Morris is a shy 20-year-old motorcycle (bodaboda) rider from Kenya. Morris was involved in a motorcycle accident in October 2019 sustaining a closed left tibia fracture. He had a cast applied with the hope that the fracture would heal. Unfortunately, it did not heal. Having visited different hospitals, Morris was brought to our facility by his mother. Upon review, the surgeon recommended an ORIF to fix the fracture. If not treated, Morris will be at risk of infections on the fracture or healing with a malunion. Morris completed his high school education but could not proceed to college. His single mother sustains her four children from their small retail shop in the village. The family is not able to raise the funds needed for surgery and appeals for help. Fortunately, surgeons at our medical partner can help. On November 14th, Morris will undergo a fracture repair procedure, called an open reduction and internal fixation. the surgery will allow Morris heal well and resume his duties of providing for himself. Now, our medical partner, African Mission Healthcare Foundation, is requesting $998 to fund this procedure. “I have gone through a lot of pain and still told the leg is not healing. I plead for support so that I can be able to use my leg again and go back to my job and not depend on my mother,” said Morris.

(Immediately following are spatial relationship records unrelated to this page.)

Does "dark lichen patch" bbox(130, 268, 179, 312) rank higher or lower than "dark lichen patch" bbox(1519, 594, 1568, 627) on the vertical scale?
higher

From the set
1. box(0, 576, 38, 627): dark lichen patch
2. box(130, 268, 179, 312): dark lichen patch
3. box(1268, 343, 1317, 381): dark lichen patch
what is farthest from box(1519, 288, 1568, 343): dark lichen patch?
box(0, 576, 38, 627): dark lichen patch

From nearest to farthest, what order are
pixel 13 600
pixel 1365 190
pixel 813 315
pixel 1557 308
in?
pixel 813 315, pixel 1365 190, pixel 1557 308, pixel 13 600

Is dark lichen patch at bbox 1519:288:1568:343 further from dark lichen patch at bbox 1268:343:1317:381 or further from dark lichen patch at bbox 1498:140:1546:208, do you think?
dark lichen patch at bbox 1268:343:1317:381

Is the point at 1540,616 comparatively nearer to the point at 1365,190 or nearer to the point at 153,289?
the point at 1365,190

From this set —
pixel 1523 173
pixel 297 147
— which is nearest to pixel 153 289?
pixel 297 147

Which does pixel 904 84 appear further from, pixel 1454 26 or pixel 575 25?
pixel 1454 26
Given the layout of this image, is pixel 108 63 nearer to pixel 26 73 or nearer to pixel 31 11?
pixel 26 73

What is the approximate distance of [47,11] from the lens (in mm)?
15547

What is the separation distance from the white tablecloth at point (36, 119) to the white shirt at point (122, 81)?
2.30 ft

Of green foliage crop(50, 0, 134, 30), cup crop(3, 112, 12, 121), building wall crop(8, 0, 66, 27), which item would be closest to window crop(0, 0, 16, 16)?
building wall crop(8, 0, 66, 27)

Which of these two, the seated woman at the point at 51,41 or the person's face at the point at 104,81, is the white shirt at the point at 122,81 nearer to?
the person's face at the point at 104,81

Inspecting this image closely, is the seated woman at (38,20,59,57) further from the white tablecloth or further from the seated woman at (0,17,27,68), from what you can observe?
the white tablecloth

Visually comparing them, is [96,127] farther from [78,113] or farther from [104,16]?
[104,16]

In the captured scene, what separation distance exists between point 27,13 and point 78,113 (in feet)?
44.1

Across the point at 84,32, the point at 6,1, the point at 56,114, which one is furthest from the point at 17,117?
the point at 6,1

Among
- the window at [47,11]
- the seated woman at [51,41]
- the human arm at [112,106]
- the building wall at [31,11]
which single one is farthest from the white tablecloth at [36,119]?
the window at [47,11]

Ry is a 66-year-old grocery seller from Cambodia. She has three children and four grandchildren, and in her free time she enjoys listening to the monks pray on the radio. Four years ago, Ry developed a cataract in her left eye, causing her blurry vision. She has difficulty seeing things clearly, recognizing faces, and going anywhere outside. When Ry learned about our medical partner, Children's Surgical Centre, she traveled for three hours seeking treatment. On November 18th, doctors will perform a small incision cataract surgery and an intraocular lens implant in her left eye. After recovery, she will be able to see clearly. Now, she needs help to fund this $211 procedure. Ry said, "I hope that after my operation, I will be able to see clearly and I can return to the ceremonies and the pagoda."
Sophea is a 29-year-old tailor from Cambodia. In her free time, she enjoys listening to music and watching movies on television. When she was three years old, Sophea had an ear infection. This infection caused a cholesteatoma, or an abnormal skin growth, to develop in the middle ear behind the ear drum. For this reason, Sophea experiences hearing loss, headache, ear infection, discharge, and itchiness. She is unable to hear others and finds it difficult to communicate with those around her. Sophea traveled to our medical partner's care center to receive treatment. On November 18th, she will undergo a mastoidectomy procedure in her right ear. During this procedure, ENT surgeons will remove the cholesteatoma. Our medical partner, Children's Surgical Centre, is requesting $842 to fund this procedure. This covers medications, supplies, and inpatient care. Sophea said, "I hope that after the operation, my hearing will improve and the ear infection will stop."